Sorry if I nudged you to change your stack!! Good that it worked out though. I do wonder if Amazon API gateway supports compression...?

Overall I would be inclined not to include this PR, following again the general philosophy that Transiter should not be doing things that are the responsibility of the reverse proxy. In this case specifically, supporting this adds another direct dependency and it's always nice to minimize those. Of course if you were still blocked on this that would be a different story.

This PR does make me wonder if the Docker compose file in this root of the repo should include a reverse proxy (maybe just Caddy)? Would be nice for documentation purposes.

cedarbaum commented 1 year ago

Sorry if I nudged you to change your stack!! Good that it worked out though. I do wonder if Amazon API gateway supports compression...?

No worries! It was long overdue and my new setup is much simpler and I think will end up being cheaper as well.

I believe API gateway does support compression if setup as a REST API, but I was using it as an HTTP endpoint, which has much more limited functionality out of the box. I am sure there is a way to get it working, but I couldn't figure it out unfortunately.

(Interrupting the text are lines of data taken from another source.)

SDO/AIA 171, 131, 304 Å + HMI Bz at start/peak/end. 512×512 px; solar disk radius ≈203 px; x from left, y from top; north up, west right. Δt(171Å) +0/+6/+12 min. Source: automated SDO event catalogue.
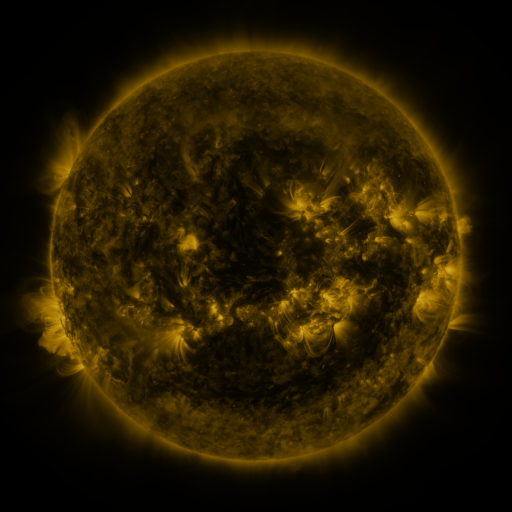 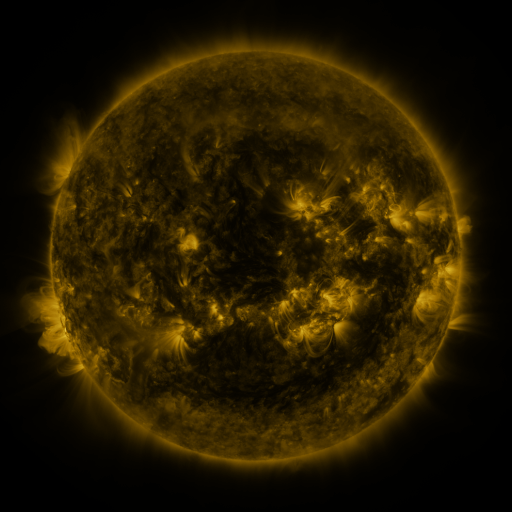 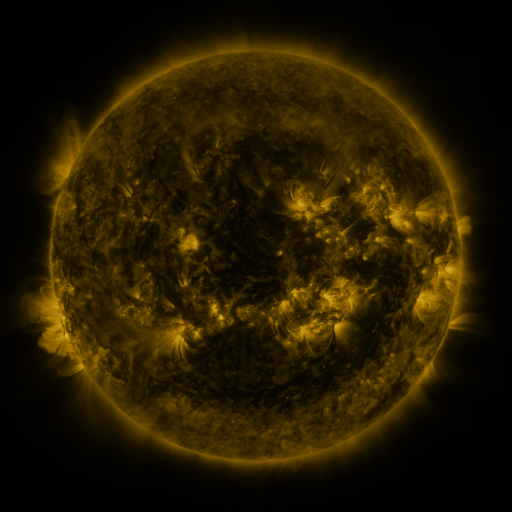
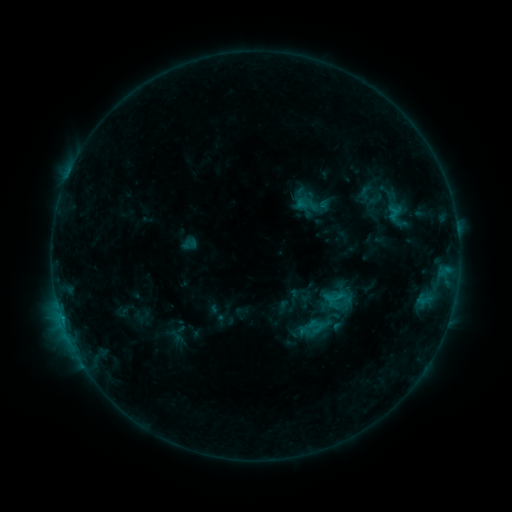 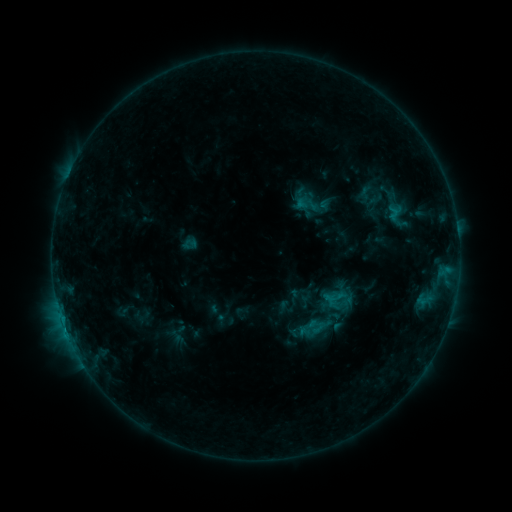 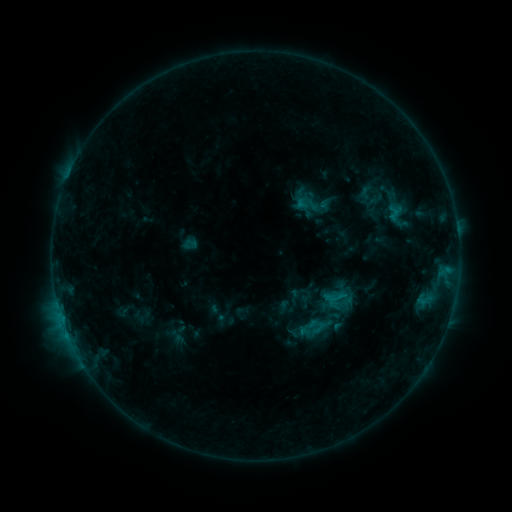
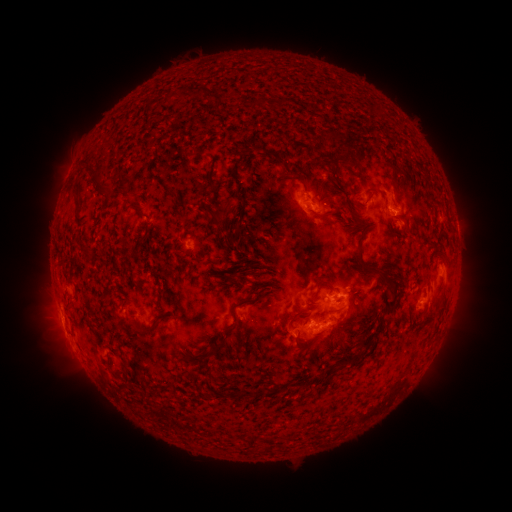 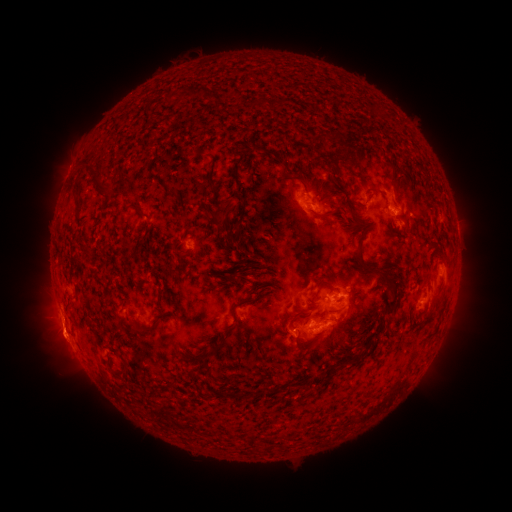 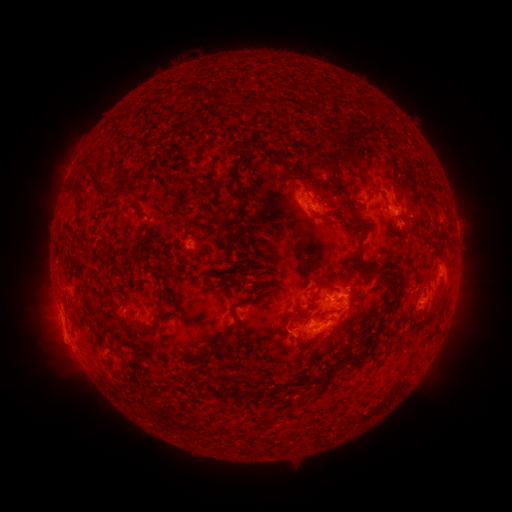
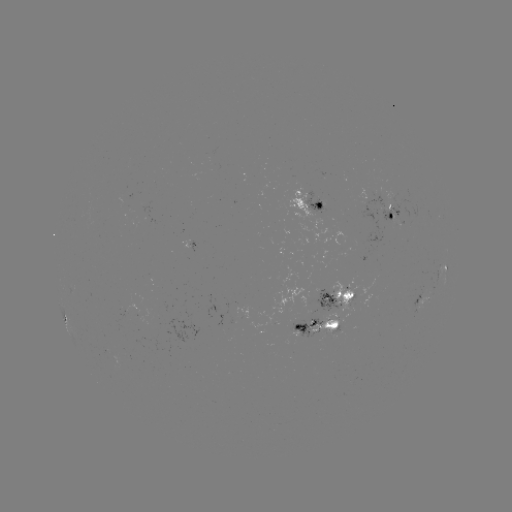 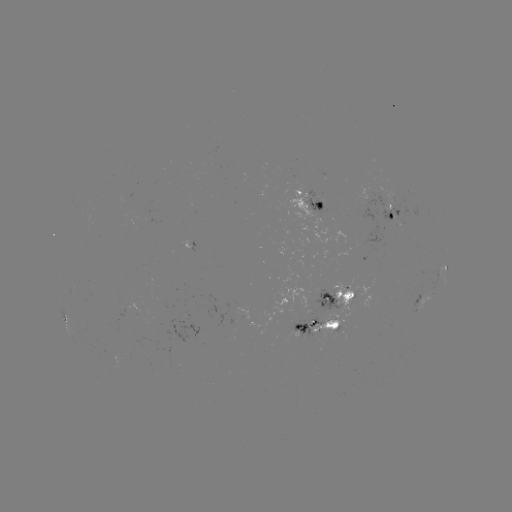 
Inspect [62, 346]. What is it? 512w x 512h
eruption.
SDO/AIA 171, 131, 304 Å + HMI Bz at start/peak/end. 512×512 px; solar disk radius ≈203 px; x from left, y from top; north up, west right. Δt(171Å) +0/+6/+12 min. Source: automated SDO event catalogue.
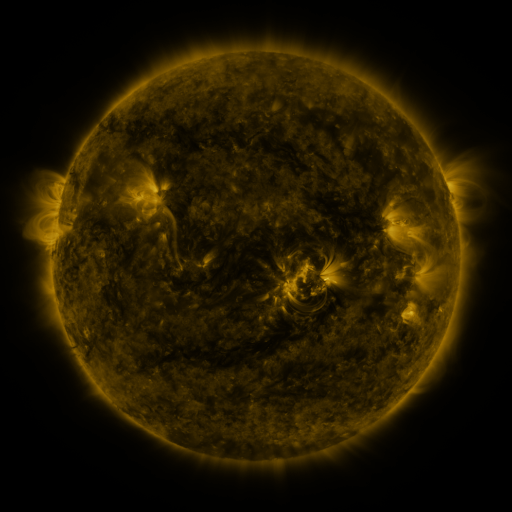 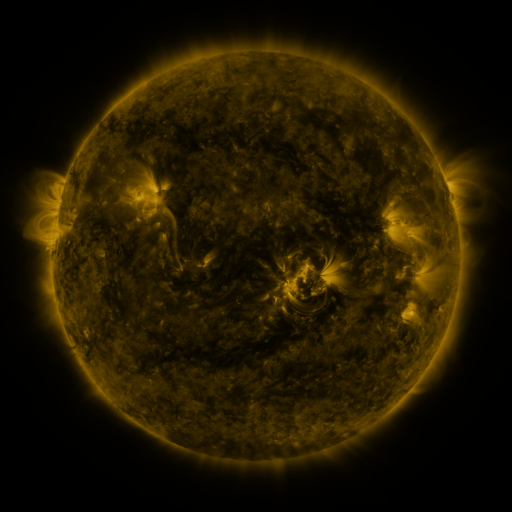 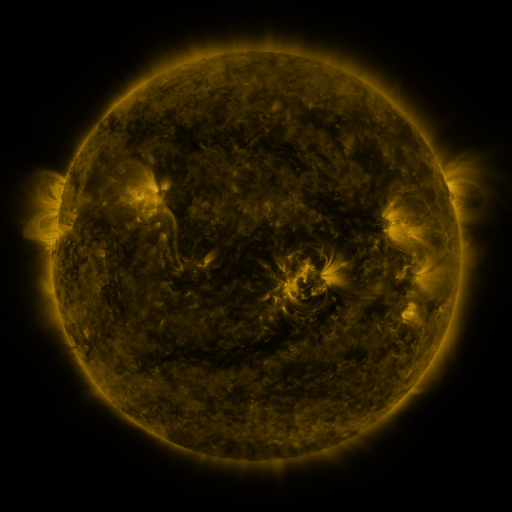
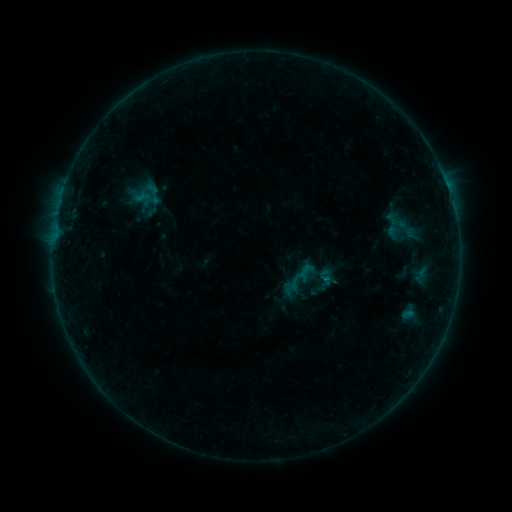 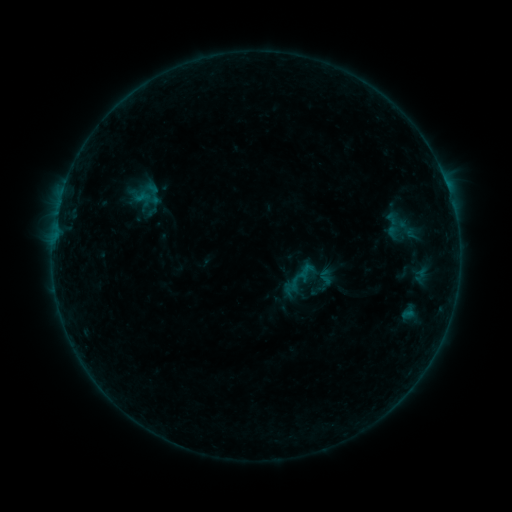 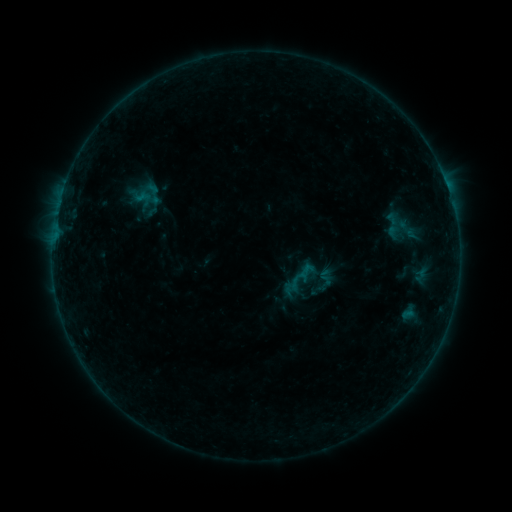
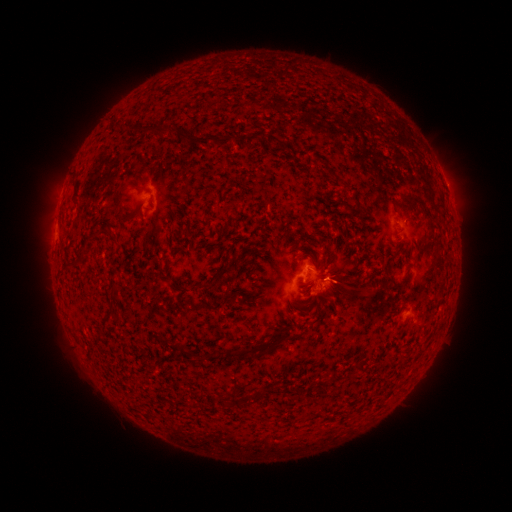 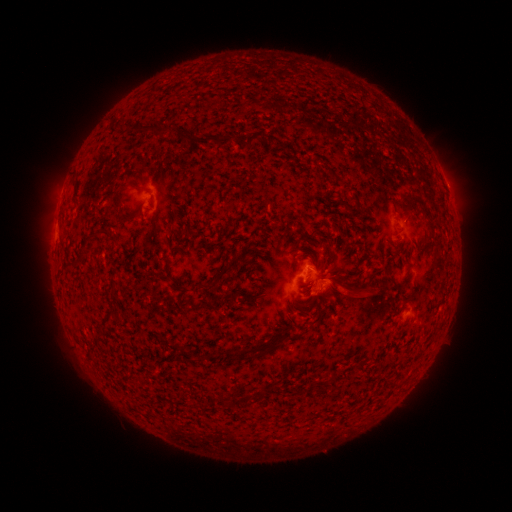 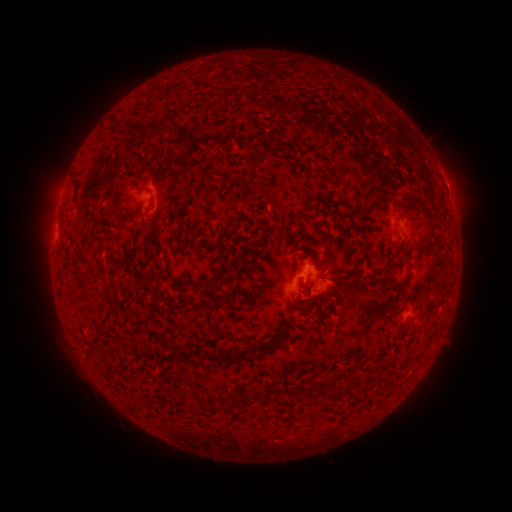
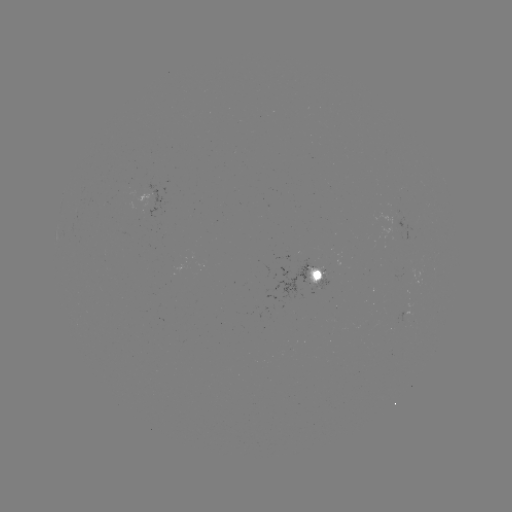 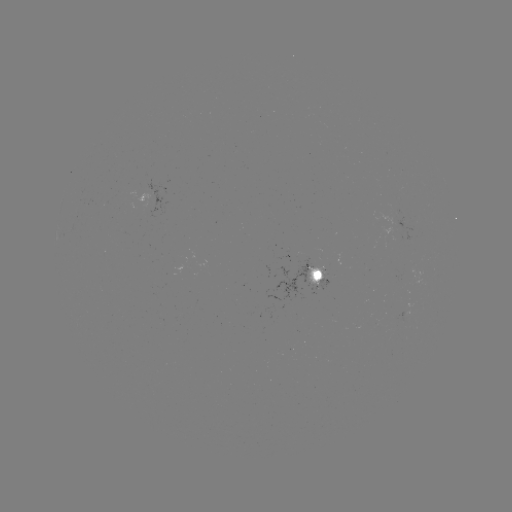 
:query eruption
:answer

Overall I would be inclined not to include this PR, following again the general philosophy that Transiter should not be doing things that are the responsibility of the reverse proxy. In this case specifically, supporting this adds another direct dependency and it's always nice to minimize those. Of course if you were still blocked on this that would be a different story.

Makes sense, thanks for the consideration and feedback!